» Supplied text
Healthcare leaders to Trump: Don’t stop the push for value-based care

Dozens of leading healthcare organizations have called on President Donald Trump and Vice President Mike Pence to continue the federal government’s push to value-based, patient-centered payment models that reward providers for improved quality and cost-effective care.

Big-name health systems and insurers, including the Cleveland Clinic, Dignity Health, Trinity Health, Anthem and Blue Cross Blue Shield Massachusetts were among the 120 organizations to sign a letter (PDF) to Trump and Pence, urging them to support continued efforts to transition away from a fee-for-service model.

Healthcare invested in value-based care

The movement to value-based payment models, a bipartisan effort, began 15 years ago with pay-for-performance, bundled payments and accountable care organization models. And healthcare providers, clinicians and insurers invested heavily to move healthcare in this direction, noted Premier, an alliance of 3,750 hospitals and more than 130,000 other provider organizations, in an announcement about the letter.

The movement, Premier said, is finally starting to generate results, pointing to Medicare ACOs savings of $1.29 billion since 2012 while improving quality.

“Through private and public sector alignment, the move toward value-based care is succeeding, measurably improving healthcare quality and contributing to historically low costs. Now is not the time for policymakers to signal a shift away from value-based care, either through action or inaction,” they wrote in the letter.

10 health policy principles

To build on the momentum, the organizations said they have a vision for a modernized, sustainable healthcare system based on 10 principles:

  • Empower and engage patients to make healthcare decisions with information and support from their healthcare team.
  • Invest in engaging patients in the development of measures of provider performance that are relevant to them and consistently and transparently reported by all public and private payers.
  • Improve clinician and provider access to timely, accurate and complete claims data to better facilitate care management.

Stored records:
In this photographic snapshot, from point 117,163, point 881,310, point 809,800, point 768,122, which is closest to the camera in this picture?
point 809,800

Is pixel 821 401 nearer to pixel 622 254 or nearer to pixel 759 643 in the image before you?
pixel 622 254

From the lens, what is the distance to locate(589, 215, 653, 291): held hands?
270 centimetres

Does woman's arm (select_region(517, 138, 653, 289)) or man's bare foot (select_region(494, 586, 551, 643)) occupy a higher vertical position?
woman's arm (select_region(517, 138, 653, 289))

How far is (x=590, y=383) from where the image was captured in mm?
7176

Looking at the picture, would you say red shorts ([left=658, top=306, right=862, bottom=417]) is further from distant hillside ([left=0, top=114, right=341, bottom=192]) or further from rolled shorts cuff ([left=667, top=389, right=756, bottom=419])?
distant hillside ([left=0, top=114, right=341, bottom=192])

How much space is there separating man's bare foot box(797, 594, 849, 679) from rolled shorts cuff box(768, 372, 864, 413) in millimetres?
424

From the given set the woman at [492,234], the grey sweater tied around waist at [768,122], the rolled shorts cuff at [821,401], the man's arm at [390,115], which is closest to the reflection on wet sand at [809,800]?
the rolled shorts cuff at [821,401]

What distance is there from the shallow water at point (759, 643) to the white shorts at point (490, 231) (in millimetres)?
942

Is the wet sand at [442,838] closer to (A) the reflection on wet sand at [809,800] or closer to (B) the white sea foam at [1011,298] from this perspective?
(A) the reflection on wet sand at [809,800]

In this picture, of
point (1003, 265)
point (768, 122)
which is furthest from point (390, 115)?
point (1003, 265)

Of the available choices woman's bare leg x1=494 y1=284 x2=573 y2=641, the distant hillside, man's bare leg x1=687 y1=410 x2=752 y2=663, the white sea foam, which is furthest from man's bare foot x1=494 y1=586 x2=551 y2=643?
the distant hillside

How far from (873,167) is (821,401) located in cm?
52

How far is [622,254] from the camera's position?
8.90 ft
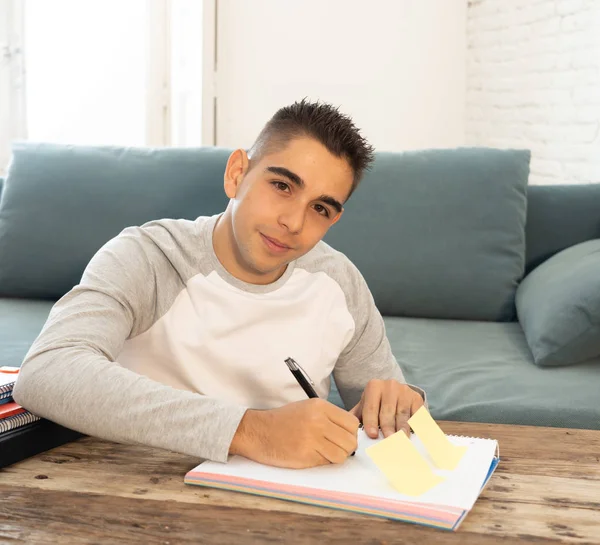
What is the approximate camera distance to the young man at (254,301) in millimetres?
Result: 1043

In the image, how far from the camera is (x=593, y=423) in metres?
1.56

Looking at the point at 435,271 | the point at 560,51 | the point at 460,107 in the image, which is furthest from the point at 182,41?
the point at 435,271

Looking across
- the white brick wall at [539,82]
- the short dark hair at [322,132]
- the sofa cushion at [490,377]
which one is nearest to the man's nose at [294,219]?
the short dark hair at [322,132]

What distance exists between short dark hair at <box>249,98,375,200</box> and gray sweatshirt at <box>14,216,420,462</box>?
0.57 ft

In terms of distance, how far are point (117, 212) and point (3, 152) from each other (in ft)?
4.84

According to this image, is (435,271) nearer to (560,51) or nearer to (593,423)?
(593,423)

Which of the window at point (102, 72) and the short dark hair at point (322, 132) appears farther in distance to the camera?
the window at point (102, 72)

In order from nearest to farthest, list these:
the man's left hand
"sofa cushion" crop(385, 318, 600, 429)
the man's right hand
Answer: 1. the man's right hand
2. the man's left hand
3. "sofa cushion" crop(385, 318, 600, 429)

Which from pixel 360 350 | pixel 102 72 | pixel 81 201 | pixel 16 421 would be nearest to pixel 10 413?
pixel 16 421

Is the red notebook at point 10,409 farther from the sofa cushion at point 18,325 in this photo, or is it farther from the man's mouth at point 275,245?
the sofa cushion at point 18,325

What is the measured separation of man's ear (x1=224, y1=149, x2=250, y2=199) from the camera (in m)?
1.28

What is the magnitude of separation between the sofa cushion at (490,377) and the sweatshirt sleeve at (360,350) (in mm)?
289

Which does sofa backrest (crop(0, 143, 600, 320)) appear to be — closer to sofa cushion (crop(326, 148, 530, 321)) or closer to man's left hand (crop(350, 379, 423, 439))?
sofa cushion (crop(326, 148, 530, 321))

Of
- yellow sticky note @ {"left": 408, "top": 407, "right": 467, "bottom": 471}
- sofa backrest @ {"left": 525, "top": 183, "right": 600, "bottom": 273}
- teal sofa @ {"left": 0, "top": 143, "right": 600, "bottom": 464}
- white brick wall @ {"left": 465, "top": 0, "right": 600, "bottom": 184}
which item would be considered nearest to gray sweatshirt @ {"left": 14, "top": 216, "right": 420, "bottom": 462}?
yellow sticky note @ {"left": 408, "top": 407, "right": 467, "bottom": 471}
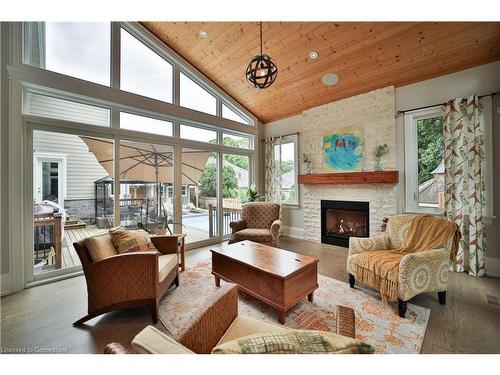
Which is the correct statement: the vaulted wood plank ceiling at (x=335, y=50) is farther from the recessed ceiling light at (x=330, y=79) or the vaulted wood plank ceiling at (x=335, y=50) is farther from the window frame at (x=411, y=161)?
the window frame at (x=411, y=161)

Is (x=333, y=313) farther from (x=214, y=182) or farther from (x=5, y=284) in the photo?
(x=5, y=284)

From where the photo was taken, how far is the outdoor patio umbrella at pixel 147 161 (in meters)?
3.28

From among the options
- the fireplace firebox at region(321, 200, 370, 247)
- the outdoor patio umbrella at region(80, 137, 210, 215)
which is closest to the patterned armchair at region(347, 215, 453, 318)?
the fireplace firebox at region(321, 200, 370, 247)

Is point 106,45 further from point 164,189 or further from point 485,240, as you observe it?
point 485,240

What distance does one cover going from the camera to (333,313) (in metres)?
2.06

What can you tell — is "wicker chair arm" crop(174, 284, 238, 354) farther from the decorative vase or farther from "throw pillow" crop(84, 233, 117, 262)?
the decorative vase

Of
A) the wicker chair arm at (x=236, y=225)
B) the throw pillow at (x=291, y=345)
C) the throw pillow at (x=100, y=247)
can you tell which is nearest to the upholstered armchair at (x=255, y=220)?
the wicker chair arm at (x=236, y=225)

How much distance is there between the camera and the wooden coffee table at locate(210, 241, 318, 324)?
A: 192 centimetres

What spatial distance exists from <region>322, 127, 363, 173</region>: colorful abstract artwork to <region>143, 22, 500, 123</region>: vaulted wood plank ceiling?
2.32 feet

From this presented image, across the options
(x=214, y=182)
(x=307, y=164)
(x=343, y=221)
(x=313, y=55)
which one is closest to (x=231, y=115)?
(x=214, y=182)

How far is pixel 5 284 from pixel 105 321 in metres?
1.56

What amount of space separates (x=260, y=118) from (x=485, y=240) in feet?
15.0
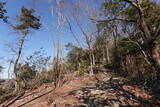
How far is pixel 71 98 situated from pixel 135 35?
19.2 feet

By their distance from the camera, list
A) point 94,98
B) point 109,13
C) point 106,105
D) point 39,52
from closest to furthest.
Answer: point 106,105
point 94,98
point 109,13
point 39,52

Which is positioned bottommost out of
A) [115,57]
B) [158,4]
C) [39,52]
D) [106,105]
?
[106,105]

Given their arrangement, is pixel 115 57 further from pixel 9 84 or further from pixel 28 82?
pixel 9 84

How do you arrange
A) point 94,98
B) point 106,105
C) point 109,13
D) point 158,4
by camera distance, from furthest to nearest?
1. point 109,13
2. point 158,4
3. point 94,98
4. point 106,105

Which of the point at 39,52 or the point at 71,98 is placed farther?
the point at 39,52

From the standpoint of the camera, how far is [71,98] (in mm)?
4402

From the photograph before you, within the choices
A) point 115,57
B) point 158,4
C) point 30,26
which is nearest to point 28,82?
point 30,26

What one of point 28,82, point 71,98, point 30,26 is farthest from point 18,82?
point 71,98

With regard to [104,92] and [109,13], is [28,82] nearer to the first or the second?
[104,92]

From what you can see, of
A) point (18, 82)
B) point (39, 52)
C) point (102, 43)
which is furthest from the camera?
point (102, 43)

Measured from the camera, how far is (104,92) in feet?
15.5

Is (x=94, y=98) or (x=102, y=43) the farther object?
(x=102, y=43)

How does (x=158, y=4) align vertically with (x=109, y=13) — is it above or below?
below

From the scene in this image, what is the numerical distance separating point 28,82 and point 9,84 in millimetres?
1816
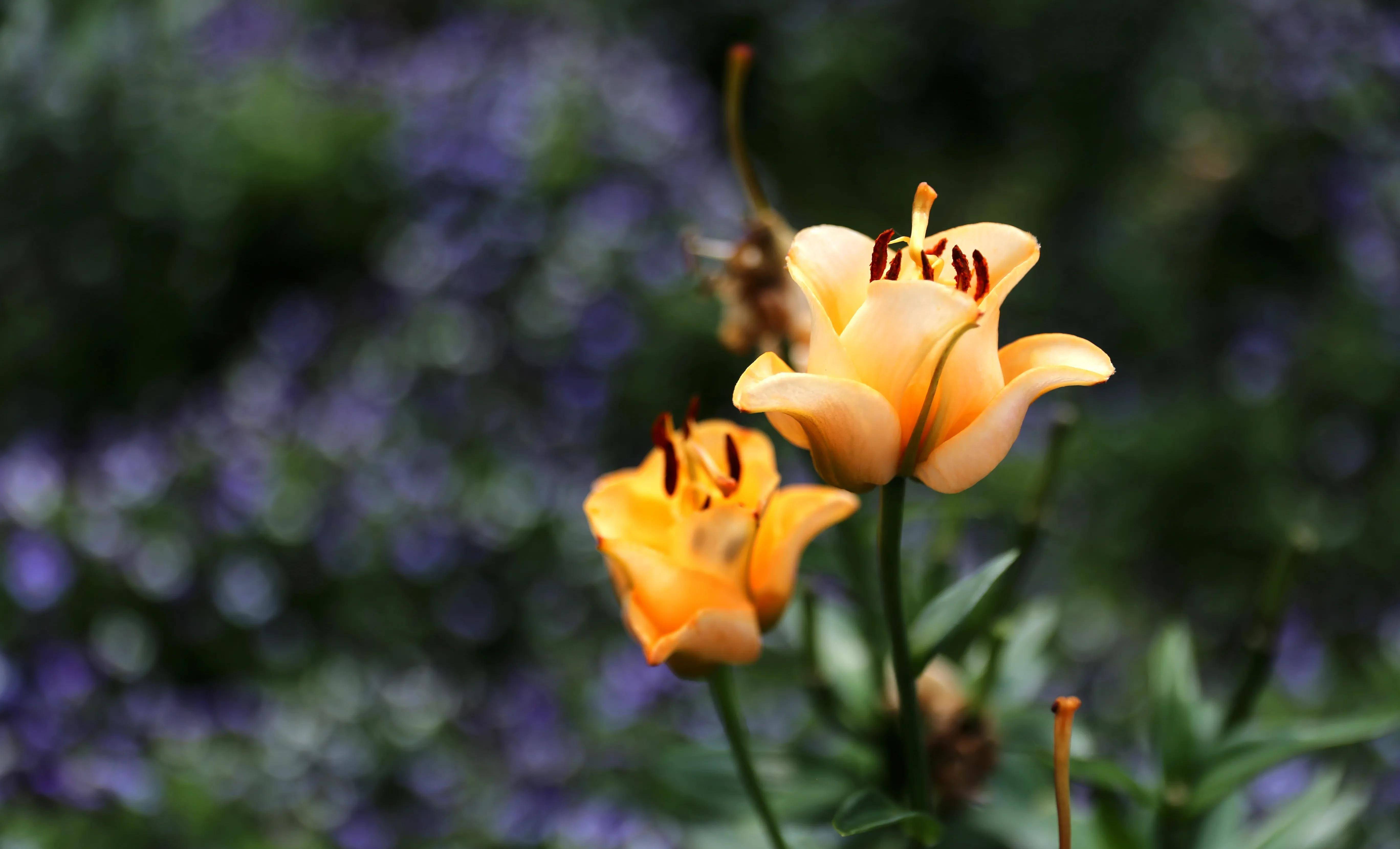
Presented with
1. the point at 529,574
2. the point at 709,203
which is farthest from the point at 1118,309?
the point at 529,574

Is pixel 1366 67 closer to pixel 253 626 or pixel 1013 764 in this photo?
pixel 1013 764

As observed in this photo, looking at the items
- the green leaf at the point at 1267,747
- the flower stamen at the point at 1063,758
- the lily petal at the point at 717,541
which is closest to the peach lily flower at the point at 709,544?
the lily petal at the point at 717,541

» Work request
Resume the article on the push for value-based care, picking up right after its last bullet point.

» Exercise result
  • Recognize that the socioeconomic status of many patients creates challenges in providing care, and adjust payments to providers as appropriate.
  • Design voluntary payment models that incent greater participation and achieve the highest quality and cost value based on patient choice and competitive markets.
  • Expand the use of waivers from fee-for-service legal and regulatory requirements that impede collaboration and shared accountability, while preserving consumer protections and safeguards against fraud.
  • Build on and expand payment models that promote collaborative financial and care coordination arrangements using incentives that align payers, healthcare providers, providers of long-term care services and clinicians.
  • Appropriately incent access to medical innovations and treatments that hold the potential to improve quality of care and reduce overall system cost.
  • Promote public and private investment in the transparent, evidence-based testing and scaling of new alternative payment models as directed in MACRA so that clinicians, other healthcare providers and payers can learn how payment models work and evolve in the clinical setting.

“Despite all that we’ve managed to do, healthcare is increasingly unaffordable–for families, for businesses and for taxpayers,” John Rother, president and CEO, National Coalition on Health Care, said in the announcement.  “Even in the relatively stable employer-sponsored insurance market, deductibles are climbing and the average premium for a family plan has topped $18,000 a year. If we are to have any hope of taming these increases, we must accelerate, not slowdown, the transition from volume to value.”